Now that the anti-profit law is a reality, there is no need to dwell on whether it should have been passed as a law. I am writing on how to soften the blow of this law on our economy.
The provision of law as in Section 171 of the GST (Goods and Services Tax) Act enables the central government to constitute an authority to monitor the prices for goods and services following introduction of GST. This is to ensure the benefit of reduction of tax or benefit in input credit is passed on to consumers in the form of commensurate reduction of prices. This job has been given to the Central Board of Excise and Customs (CBEC), the right authority to ensure uniformity.
The crucial word in the Section 171 is ‘commensurate’, which does not exactly mean equal or equivalent. They are similar words, no doubt, but not the same. So, it means when the rate of duty has fallen by four per cent, the price reduction may not be the same four per cent but commensurate, which allows taking into account the circumstances. Such circumstances are the following.
So far, of the 1,211 items for which rates have been fixed, 17 per cent are at the lower rate of 12 per cent. Along with five per cent and exempted rates, those where rates have got reduced are about 20 per cent of goods. So, for 80 per cent of goods, the rates have increased. So, the task for keeping a watch on prices is not as widespread as one would assume.
To ensure this, CBEC must begin with the manufacturers, not the traders. Unless manufacturers reduce the price, the traders cannot. And, if it is a case of a manufacturer making several products, where some have faced higher and some lower duty, then the net has to be worked out. A manufacturer will say he cannot be made to suffer a loss by not being allowed an adjustment.
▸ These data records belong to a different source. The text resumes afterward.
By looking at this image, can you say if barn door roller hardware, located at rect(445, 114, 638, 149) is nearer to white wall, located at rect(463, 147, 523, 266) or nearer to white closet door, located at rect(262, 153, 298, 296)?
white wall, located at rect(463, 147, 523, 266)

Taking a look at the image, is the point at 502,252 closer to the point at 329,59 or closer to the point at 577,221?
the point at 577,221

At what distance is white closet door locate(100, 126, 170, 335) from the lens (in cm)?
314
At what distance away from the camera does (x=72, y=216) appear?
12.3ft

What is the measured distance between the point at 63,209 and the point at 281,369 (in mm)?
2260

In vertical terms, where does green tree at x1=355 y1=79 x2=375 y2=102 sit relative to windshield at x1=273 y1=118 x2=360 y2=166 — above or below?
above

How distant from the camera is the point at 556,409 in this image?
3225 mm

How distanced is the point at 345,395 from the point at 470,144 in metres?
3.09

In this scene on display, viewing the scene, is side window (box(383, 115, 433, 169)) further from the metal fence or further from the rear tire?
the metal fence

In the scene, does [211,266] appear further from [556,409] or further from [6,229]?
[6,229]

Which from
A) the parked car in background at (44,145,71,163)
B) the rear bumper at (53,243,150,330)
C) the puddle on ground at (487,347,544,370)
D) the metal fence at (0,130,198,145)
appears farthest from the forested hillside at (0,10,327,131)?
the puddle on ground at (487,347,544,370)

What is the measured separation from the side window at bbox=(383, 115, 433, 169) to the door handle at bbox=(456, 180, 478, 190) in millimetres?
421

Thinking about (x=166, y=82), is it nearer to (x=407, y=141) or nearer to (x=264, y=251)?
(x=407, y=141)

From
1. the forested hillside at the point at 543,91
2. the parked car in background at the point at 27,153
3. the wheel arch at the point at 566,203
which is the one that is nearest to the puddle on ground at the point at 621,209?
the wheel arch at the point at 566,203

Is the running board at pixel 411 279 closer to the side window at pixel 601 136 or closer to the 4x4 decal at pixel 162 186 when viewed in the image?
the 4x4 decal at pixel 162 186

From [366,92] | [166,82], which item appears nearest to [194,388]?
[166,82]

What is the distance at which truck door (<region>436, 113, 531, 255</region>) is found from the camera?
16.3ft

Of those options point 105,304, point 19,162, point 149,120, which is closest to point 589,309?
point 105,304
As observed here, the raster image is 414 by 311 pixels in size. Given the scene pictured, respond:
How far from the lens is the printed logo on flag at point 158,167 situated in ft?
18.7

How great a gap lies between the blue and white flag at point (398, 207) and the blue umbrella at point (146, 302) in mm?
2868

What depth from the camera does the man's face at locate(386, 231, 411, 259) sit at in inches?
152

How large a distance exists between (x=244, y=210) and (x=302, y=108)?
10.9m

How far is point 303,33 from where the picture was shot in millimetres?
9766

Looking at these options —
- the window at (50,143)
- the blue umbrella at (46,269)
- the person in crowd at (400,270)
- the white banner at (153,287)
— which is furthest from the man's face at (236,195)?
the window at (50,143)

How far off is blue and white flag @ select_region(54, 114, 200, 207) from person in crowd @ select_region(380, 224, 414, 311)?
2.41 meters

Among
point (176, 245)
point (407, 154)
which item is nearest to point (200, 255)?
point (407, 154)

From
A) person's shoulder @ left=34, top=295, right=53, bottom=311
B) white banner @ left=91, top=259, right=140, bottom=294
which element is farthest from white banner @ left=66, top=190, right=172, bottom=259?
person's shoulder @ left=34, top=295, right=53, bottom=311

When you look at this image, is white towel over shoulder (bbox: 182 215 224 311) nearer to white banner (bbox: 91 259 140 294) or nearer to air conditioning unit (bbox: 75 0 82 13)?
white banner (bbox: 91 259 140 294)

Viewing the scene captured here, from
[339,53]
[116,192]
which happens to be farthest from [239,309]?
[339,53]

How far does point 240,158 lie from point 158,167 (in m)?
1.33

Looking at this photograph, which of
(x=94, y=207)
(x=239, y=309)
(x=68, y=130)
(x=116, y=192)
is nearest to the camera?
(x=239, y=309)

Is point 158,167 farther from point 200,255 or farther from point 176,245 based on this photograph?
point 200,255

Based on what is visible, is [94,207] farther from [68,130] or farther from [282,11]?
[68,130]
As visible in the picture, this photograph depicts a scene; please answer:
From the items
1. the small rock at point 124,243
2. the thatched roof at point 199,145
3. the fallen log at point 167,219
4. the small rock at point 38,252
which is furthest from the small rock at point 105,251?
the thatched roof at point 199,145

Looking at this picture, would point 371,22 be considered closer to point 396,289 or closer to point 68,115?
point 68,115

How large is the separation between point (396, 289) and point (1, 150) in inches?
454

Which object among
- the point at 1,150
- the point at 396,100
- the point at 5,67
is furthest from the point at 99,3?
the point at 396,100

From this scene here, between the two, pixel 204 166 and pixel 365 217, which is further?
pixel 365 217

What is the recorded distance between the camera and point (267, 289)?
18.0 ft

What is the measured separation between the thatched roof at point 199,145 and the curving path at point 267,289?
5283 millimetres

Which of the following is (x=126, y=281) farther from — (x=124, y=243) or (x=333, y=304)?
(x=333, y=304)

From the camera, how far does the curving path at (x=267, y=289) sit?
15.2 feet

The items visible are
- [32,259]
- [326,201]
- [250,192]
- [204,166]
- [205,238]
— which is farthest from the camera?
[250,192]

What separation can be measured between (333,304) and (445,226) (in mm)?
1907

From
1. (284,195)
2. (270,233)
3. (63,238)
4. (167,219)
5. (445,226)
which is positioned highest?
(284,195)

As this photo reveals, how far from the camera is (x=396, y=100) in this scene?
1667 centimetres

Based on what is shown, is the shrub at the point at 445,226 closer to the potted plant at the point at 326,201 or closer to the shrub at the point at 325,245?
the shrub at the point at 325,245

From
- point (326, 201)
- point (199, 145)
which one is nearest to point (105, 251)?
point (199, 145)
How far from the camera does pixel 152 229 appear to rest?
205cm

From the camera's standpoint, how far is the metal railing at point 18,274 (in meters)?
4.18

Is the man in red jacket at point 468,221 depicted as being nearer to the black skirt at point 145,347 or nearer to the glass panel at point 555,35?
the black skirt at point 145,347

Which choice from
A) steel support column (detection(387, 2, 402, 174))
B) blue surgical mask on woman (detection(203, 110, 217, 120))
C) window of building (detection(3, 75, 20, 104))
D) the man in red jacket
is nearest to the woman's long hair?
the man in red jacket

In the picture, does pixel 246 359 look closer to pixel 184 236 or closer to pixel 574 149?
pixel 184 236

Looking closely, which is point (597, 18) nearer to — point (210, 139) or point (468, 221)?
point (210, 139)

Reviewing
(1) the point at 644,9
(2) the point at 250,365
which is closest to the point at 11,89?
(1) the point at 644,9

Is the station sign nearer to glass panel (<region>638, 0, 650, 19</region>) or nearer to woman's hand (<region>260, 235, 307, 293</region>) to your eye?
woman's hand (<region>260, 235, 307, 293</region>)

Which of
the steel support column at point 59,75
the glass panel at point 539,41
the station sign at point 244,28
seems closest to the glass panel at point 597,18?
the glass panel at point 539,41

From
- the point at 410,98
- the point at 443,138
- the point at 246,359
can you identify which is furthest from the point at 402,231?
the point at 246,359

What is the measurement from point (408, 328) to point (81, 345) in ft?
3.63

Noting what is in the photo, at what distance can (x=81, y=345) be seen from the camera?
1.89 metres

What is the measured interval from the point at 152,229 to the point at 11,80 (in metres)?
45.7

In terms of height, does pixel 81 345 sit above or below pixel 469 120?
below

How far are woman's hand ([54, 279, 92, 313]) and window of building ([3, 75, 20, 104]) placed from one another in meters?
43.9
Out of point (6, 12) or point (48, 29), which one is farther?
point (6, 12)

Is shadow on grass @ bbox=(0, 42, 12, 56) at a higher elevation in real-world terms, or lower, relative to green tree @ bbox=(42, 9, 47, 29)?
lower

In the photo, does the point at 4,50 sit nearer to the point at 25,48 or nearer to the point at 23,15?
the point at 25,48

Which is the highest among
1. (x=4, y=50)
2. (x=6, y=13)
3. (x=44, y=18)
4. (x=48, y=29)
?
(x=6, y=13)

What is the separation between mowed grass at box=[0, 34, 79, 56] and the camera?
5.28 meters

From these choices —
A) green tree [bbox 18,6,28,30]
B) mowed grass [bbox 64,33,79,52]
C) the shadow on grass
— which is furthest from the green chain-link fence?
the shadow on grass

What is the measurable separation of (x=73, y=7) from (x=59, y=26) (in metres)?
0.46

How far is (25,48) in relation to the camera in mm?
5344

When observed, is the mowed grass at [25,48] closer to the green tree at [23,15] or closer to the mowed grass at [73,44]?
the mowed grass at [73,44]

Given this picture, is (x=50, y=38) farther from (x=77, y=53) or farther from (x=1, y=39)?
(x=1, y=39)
To give an example, the duty on detergents has gone up from 20 to 28 per cent but that on soap has come down from 21- 24 per cent to 18 per cent. So, the owner of a factory manufacturing both would surely argue the price will be reduced or increased according to the total gain or loss of the whole factory. A company may have three factories, like Hindustan Lever making soaps and detergents, and the company will surely like to combine the losses or gains in all the factories. So, it should be combined, not factory-wise but company-wise.
For retailers, the situation is more complex. Manufacturers sell to wholesalers, who sell to smaller wholesalers, who sell to retailers. At each stage, there is a commission. Ultimately, the retailer has to take into account all these commissions. Just because the duty has gone down by, say, four per cent, they cannot reduce by four per cent. They are also bound by the MRP (Maximum Retail Price). So long as they sell within the MRP, they cannot be faulted.
And, they sell so many things in one shop. Soap, toothpaste, ice-cream, hair oil and adhesives are items where duty has gone down; it has gone up for shampoo, coffee, detergents, tea, some hair oils, some cold drinks. So, retailers selling all these will also ask for adjustments, which should be allowed. Otherwise, there will be unfairness and litigation.
Conclusion: Having passed a retrograde law, the only way for the government to mitigate its impact is to make rules which will be followed by CBEC. Without the rules, the officers can go haywire and ruin the GST party. CBEC must consult industry and trade associations like Confederation of Indian Industry, Ficci, etc, and so formulate the rules to make these more user-friendly.
Rules should have the following attributes:
1. Rules must clearly say commensurate is not equal
2. Commensurate should take into account all increases and decreases of duty in a company on a combined basis, not item-wise.
3. Rules must be liberally, not strictly interpreted
If this is done, the rigours of this draconian law will be mitigated.